[What is expected] Output the line containing "Provide the correct" and all subsequent lines of the listing below, copied exactly, with no other lines.

[Spatial question entries]
——————————

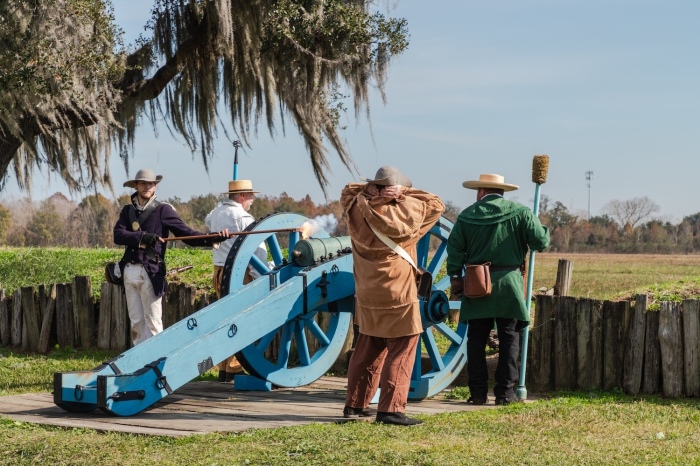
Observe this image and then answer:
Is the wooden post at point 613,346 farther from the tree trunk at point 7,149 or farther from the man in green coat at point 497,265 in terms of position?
the tree trunk at point 7,149

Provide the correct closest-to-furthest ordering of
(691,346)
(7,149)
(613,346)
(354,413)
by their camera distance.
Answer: (354,413) < (691,346) < (613,346) < (7,149)

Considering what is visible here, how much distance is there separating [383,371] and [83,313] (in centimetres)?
582

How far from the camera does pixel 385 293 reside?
7.15m

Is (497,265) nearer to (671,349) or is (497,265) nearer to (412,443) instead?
(671,349)

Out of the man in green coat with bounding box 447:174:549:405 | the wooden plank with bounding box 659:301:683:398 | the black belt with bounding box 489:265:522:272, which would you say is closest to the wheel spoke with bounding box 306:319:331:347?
the man in green coat with bounding box 447:174:549:405

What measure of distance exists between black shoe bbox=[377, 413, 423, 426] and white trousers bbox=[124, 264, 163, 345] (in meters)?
2.73

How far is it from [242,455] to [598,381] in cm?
380

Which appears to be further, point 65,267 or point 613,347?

——————————

[Finished exercise]
Provide the correct closest-to-furthest ordering of
(691,346)
(7,149)
(613,346)
(354,413)
by their camera distance.
Answer: (354,413) < (691,346) < (613,346) < (7,149)

Considering what is visible here, how much distance is there separating [383,371] and [83,313] (in centimetres)?
582

How far from the camera does pixel 385 293 reside?
7.15m

Is (497,265) nearer to (671,349) or is (497,265) nearer to (412,443) instead?
(671,349)

Out of the man in green coat with bounding box 447:174:549:405 | the wooden plank with bounding box 659:301:683:398 | the black belt with bounding box 489:265:522:272, which would you say is closest to the wheel spoke with bounding box 306:319:331:347?
the man in green coat with bounding box 447:174:549:405

What measure of distance exists between black shoe bbox=[377, 413, 423, 426] and white trousers bbox=[124, 264, 163, 345] (in meters)?
2.73

How far is it from [242,455] to [598,381] in cm?
380

Which appears to be further, point 65,267 or point 613,347?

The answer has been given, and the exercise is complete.